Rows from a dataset
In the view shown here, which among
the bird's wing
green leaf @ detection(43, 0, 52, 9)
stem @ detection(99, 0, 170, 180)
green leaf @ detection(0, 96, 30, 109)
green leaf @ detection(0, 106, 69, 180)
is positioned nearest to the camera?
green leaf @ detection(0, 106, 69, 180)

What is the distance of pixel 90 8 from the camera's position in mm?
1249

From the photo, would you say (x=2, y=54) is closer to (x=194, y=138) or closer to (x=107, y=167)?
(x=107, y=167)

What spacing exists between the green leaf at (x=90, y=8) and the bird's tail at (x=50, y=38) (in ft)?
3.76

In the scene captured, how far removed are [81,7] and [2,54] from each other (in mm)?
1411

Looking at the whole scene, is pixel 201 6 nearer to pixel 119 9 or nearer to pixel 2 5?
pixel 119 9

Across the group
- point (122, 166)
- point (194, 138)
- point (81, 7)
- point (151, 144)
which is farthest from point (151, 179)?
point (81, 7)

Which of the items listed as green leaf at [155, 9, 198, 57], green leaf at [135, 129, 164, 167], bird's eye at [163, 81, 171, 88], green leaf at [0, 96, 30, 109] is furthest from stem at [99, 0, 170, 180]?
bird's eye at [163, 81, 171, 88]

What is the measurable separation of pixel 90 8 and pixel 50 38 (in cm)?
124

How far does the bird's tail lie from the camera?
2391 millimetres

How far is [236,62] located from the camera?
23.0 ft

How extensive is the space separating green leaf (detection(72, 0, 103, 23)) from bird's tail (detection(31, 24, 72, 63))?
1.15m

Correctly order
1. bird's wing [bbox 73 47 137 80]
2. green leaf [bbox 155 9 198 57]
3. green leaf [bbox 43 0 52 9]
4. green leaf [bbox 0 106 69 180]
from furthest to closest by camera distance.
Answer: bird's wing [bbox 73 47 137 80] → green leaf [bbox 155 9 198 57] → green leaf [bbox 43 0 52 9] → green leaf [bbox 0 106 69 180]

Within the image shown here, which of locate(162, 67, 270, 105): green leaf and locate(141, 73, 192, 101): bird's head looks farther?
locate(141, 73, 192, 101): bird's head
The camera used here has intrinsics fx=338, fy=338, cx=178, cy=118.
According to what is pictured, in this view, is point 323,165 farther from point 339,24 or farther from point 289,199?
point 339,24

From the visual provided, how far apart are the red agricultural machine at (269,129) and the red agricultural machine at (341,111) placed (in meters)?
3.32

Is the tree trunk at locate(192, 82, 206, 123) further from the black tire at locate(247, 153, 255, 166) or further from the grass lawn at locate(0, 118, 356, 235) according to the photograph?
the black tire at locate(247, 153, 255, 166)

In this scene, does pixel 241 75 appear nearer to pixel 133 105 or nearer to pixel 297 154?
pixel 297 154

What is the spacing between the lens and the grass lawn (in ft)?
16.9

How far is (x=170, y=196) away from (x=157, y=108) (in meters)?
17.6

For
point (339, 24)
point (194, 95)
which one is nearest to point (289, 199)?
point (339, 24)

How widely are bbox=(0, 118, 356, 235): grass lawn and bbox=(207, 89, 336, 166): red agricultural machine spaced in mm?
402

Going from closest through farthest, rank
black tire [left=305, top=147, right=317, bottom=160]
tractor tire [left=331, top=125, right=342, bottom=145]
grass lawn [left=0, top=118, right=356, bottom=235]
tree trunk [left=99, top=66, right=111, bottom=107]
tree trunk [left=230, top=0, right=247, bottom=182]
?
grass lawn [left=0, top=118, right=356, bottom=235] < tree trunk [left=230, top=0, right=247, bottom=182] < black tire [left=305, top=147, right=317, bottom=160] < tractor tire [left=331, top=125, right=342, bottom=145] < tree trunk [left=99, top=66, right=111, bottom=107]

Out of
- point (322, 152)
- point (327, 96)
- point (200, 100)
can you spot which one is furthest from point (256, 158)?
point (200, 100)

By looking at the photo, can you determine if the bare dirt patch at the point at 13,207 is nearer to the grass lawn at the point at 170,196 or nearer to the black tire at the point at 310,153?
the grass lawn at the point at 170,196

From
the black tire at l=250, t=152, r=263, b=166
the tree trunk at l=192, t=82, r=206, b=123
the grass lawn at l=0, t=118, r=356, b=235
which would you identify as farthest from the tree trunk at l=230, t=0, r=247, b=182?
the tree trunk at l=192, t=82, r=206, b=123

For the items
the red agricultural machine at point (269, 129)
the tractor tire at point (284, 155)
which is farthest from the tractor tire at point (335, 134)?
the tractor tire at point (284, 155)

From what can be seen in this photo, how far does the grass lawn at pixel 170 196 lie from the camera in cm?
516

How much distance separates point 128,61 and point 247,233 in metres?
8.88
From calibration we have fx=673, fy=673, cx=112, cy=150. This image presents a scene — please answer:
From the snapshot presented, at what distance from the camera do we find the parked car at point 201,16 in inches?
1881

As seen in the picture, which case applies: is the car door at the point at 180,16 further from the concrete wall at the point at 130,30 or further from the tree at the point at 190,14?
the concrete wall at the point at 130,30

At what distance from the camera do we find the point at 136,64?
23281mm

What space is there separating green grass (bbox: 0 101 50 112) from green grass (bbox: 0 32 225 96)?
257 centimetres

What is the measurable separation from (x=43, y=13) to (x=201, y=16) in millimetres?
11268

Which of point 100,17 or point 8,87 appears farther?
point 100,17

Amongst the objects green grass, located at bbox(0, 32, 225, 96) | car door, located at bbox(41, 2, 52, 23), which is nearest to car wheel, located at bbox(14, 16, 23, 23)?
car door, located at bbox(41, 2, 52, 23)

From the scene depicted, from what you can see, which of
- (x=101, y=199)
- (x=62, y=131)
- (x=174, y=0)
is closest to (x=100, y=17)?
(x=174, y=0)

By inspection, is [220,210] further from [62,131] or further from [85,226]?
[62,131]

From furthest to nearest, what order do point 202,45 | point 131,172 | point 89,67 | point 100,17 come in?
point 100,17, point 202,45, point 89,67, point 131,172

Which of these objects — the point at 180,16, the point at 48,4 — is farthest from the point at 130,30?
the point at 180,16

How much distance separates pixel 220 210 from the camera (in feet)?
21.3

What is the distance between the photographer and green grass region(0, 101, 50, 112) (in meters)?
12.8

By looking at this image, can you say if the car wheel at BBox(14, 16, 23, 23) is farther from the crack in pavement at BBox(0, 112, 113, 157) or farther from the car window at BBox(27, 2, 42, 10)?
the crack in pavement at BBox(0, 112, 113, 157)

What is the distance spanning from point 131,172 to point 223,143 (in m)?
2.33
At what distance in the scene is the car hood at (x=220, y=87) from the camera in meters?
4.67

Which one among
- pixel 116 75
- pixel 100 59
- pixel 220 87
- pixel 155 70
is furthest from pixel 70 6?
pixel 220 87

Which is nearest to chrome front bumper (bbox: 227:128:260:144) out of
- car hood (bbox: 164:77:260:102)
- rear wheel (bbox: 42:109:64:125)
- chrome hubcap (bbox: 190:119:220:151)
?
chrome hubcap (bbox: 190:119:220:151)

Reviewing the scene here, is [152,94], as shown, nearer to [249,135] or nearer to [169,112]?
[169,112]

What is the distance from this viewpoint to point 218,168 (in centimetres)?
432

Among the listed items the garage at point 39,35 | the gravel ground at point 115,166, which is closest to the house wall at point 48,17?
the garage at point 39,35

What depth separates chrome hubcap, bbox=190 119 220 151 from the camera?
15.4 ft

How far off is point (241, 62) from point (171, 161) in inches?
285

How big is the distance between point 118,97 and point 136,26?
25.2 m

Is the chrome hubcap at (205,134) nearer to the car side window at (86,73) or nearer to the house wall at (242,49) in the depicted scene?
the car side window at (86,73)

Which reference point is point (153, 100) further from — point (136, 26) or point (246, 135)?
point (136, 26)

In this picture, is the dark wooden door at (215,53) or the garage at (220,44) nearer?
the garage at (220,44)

Requirement: Copy the lines verbatim, starting at the line with "From the photo, would" and going up to and including the line with "Answer: bird's wing".

Solution to the exercise:
From the photo, would you say (x=2, y=54) is closer to (x=194, y=138) or closer to (x=107, y=167)?
(x=107, y=167)

What spacing exists between the green leaf at (x=90, y=8) and the bird's tail at (x=50, y=38) (in ft)?
3.76

In the scene captured, how far removed are [81,7] and [2,54] from each other (in mm)?
1411

Looking at the whole scene, is pixel 201 6 nearer to pixel 119 9 or nearer to pixel 2 5?
pixel 119 9

Across the group
- point (122, 166)
- point (194, 138)
- point (81, 7)
- point (151, 144)
which is farthest from point (151, 179)?
point (81, 7)

Which of the items listed as green leaf at [155, 9, 198, 57], green leaf at [135, 129, 164, 167], bird's eye at [163, 81, 171, 88], green leaf at [0, 96, 30, 109] is furthest from stem at [99, 0, 170, 180]?
bird's eye at [163, 81, 171, 88]

What is the measurable separation of pixel 90 8 and pixel 50 38 (in cm)?
124

How far does the bird's tail lie from the camera?
2391 millimetres

How far is [236,62] located from the camera?
23.0 ft

How extensive is the space separating green leaf (detection(72, 0, 103, 23)) from bird's tail (detection(31, 24, 72, 63))?
1.15m

Correctly order
1. bird's wing [bbox 73 47 137 80]
2. green leaf [bbox 155 9 198 57]
3. green leaf [bbox 43 0 52 9]
4. green leaf [bbox 0 106 69 180]
from furthest to closest by camera distance.
Answer: bird's wing [bbox 73 47 137 80] → green leaf [bbox 155 9 198 57] → green leaf [bbox 43 0 52 9] → green leaf [bbox 0 106 69 180]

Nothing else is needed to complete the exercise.